Hambirrao Mohite was the chief military commander in the army of the Maratha king Chhatrapati Shivaji Maharaj. An able military general, he executed several campaigns for Chhatrapari Shivaji Maharaj and later served under Chhatrapati Sambhaji Maharaj.

Early life 

Hambirrao was born in a Mohite-Chavhan Clan of 96 kuli Maratha to Sambhaji Mohite, a military chieftain. He grew up with 2 brothers. Harifrao, Shankarji and 2 sisters named Soyarabai and Annubai. Soyrabai later married Shivaji maharaj, which made Hambirrao Shivaji maharaj's brother-in-law.

After Prataprao Gujar's death, Shivaji maharaj made Hambirrao his Sarsenapati (commander).

Attack on Burhanpur 

Burhanpur was a major trade center connecting southern and northern India and had a total of 17 trade centers in the city. On 30 January 1681, Hambirrao Mohite and Sambhaji suddenly attacked Burhanpur. At that time the Subedar of Burhanpur was Jehan Khan. Only 200 soldiers were positioned in Burhanpur, while Hambirrao had an army of 20,000. The Mughals did not have the strength to oppose Hambirrao's army. Marathas got assets worth more than 1 crore hons in this battle.
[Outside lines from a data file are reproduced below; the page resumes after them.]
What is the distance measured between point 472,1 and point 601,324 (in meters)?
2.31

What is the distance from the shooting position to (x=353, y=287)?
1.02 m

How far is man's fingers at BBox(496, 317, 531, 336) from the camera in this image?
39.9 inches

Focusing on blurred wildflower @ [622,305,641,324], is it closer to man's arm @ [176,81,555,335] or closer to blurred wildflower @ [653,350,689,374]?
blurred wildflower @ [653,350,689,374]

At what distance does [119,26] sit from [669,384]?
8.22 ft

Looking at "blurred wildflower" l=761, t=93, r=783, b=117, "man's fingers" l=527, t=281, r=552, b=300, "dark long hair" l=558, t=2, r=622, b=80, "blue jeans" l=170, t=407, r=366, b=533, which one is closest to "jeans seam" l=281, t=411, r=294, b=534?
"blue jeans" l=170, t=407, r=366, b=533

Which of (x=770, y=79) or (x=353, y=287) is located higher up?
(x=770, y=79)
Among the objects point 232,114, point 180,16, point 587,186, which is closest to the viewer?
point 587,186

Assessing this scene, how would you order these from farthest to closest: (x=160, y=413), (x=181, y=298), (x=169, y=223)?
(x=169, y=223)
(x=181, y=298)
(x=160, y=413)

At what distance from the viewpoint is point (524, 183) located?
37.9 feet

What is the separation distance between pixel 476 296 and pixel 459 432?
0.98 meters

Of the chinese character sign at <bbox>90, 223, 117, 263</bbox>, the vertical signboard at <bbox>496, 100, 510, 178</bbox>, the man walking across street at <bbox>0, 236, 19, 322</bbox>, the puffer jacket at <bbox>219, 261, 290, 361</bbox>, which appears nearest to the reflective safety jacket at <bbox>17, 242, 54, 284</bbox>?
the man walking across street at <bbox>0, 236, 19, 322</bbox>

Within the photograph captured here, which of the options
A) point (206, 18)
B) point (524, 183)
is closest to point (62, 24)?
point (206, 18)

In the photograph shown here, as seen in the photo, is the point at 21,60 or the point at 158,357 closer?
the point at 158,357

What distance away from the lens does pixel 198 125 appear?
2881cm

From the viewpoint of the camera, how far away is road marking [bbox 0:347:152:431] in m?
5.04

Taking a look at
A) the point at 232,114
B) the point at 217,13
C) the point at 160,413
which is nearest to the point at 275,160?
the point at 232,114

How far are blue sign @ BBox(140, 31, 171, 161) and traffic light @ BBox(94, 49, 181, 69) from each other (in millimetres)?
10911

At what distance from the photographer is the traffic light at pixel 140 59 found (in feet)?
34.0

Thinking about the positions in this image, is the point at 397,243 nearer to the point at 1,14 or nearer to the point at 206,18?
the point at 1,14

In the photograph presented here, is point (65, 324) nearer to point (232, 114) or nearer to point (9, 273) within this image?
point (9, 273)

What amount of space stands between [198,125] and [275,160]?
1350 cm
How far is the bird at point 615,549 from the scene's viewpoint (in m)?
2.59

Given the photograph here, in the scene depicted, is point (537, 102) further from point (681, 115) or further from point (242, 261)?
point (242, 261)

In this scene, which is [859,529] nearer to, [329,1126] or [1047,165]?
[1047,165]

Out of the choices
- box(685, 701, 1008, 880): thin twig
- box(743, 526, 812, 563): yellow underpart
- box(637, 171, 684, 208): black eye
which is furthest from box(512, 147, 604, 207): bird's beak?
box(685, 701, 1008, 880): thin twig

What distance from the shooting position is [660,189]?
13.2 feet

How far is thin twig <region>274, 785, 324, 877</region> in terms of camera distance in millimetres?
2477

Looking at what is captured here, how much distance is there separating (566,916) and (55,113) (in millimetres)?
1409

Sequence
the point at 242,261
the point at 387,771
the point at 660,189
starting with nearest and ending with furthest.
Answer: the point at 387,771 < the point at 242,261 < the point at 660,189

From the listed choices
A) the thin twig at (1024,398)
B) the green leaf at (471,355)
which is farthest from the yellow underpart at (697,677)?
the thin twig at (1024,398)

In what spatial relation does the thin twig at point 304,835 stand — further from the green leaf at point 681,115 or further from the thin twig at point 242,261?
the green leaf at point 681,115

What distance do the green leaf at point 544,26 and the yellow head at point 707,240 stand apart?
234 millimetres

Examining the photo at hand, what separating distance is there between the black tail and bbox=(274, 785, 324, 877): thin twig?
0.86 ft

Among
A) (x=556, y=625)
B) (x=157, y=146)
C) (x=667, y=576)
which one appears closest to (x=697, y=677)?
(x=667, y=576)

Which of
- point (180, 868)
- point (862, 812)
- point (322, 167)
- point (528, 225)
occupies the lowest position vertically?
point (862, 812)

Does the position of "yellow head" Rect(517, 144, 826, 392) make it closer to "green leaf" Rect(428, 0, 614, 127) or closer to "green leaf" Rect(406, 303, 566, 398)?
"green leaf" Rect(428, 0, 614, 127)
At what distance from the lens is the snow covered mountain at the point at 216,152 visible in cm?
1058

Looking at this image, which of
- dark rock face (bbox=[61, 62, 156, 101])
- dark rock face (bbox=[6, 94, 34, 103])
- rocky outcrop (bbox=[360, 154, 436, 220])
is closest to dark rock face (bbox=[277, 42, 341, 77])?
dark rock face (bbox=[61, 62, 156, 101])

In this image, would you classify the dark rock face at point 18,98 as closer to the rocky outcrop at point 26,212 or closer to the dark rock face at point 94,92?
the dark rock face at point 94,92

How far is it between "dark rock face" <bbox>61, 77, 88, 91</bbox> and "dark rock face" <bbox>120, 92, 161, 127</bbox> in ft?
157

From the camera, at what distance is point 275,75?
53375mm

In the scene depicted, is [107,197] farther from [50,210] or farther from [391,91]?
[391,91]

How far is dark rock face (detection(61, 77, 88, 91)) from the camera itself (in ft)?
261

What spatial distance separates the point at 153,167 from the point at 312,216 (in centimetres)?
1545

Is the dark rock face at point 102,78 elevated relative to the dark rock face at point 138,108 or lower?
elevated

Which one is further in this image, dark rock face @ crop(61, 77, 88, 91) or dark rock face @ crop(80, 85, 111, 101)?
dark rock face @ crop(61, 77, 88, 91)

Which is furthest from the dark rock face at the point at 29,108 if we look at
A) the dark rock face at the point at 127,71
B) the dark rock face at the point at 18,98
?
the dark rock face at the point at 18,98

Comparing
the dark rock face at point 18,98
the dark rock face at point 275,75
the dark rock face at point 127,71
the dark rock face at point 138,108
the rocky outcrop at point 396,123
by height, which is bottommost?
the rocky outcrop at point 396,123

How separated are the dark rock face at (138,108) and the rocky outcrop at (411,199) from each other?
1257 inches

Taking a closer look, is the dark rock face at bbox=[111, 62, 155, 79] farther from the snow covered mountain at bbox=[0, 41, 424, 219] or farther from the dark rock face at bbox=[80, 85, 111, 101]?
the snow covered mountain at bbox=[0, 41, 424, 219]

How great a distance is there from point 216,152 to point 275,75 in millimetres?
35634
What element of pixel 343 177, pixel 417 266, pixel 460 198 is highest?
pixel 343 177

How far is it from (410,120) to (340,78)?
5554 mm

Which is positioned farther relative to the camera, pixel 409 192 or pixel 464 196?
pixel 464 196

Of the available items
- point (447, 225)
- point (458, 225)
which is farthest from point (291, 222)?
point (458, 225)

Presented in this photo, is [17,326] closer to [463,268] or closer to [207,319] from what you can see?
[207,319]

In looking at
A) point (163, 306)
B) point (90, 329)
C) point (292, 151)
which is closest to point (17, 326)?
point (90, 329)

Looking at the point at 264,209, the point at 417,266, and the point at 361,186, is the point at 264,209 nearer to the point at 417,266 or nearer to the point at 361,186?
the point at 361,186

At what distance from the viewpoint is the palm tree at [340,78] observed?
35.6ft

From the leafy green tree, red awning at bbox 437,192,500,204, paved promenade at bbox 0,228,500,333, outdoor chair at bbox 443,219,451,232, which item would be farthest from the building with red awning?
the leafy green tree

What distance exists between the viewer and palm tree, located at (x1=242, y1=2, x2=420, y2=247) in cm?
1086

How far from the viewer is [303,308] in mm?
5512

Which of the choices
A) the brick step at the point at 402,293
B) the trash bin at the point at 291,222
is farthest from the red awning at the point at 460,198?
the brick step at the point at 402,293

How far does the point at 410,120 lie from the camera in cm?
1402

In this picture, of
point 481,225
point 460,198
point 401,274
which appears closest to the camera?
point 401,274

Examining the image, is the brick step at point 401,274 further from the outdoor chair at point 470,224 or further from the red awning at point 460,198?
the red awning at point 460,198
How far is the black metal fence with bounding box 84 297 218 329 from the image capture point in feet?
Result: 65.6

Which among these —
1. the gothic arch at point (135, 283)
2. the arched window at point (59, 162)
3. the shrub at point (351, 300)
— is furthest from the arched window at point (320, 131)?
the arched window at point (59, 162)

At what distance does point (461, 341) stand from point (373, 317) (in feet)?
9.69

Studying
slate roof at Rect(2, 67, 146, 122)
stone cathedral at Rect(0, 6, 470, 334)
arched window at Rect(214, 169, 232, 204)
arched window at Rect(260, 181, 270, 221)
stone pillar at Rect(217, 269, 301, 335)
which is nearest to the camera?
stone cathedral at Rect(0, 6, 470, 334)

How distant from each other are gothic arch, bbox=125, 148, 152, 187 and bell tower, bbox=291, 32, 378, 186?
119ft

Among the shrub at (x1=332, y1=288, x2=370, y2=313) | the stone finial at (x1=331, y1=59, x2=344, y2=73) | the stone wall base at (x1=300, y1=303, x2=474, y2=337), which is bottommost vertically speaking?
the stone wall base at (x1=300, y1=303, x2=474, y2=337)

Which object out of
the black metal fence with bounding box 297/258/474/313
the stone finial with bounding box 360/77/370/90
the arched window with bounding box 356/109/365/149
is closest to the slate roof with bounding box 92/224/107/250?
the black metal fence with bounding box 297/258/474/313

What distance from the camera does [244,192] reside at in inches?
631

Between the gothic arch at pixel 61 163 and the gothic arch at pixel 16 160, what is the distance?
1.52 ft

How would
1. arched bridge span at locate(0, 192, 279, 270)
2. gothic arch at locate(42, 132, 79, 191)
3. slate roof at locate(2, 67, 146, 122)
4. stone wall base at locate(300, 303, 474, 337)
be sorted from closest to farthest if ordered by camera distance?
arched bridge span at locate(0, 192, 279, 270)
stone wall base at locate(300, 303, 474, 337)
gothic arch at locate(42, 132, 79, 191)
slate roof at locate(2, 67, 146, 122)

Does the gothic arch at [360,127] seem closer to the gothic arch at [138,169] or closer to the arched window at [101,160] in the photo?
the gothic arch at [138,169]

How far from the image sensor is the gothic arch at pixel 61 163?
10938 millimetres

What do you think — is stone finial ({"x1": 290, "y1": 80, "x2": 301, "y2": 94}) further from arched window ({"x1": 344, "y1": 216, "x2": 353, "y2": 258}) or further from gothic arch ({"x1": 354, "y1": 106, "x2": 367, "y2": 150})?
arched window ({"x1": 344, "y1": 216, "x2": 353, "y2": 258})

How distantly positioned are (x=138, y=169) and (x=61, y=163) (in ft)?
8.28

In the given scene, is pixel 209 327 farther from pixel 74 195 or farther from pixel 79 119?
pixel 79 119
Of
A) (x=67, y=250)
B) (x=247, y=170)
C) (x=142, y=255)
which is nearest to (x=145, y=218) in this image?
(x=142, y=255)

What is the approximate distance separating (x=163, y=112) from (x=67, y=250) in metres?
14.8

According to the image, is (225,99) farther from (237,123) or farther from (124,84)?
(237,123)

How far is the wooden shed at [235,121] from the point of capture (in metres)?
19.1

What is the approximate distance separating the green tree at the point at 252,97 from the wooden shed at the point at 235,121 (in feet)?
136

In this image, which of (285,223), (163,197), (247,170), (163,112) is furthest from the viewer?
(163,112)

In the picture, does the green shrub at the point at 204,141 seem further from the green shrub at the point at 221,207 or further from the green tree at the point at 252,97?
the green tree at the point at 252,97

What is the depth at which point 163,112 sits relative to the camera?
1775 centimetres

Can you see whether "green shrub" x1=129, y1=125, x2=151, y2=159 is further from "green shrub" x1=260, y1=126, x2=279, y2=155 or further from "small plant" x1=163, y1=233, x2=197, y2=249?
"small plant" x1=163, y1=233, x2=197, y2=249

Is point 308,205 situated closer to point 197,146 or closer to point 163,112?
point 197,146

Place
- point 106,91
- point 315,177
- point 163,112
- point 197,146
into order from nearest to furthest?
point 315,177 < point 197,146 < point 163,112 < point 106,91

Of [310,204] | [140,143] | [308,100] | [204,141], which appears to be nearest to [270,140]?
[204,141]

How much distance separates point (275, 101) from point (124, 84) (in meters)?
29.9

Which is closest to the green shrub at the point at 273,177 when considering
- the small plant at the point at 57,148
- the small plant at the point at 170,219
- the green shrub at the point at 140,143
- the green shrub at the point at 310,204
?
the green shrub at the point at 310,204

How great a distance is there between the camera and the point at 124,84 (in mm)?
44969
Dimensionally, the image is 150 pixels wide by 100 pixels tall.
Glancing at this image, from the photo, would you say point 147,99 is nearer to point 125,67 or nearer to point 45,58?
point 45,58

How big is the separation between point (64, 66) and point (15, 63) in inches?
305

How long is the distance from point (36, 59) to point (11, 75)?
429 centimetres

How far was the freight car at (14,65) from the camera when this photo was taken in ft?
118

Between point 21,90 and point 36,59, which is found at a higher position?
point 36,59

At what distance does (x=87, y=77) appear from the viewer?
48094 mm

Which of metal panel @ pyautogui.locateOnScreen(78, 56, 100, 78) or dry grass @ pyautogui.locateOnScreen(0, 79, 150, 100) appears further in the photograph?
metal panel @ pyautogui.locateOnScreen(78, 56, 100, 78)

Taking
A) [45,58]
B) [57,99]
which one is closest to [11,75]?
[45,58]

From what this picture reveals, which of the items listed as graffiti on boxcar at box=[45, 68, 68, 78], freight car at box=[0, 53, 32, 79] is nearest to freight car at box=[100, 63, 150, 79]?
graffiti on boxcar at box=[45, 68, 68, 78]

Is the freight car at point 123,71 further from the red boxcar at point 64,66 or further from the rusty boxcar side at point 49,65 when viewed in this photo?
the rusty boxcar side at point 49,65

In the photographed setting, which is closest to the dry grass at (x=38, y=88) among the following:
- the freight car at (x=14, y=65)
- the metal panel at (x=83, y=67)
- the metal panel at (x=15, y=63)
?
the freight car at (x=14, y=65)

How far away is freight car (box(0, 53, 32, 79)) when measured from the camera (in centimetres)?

On 17 March 1683, Hambirrao defeated Ranamast Khan, one of the most powerful chieftains of Aurangzeb, in a battle at Kalyan-Bhiwandi.

Death 

In 1687, in a battle fought near Wai province, Hambirrao defeated Rustum Khan, but a cannonball hit Hambirrao leading to his death.

In popular culture 
The film Sarsenapati Hambirrao is based on his life.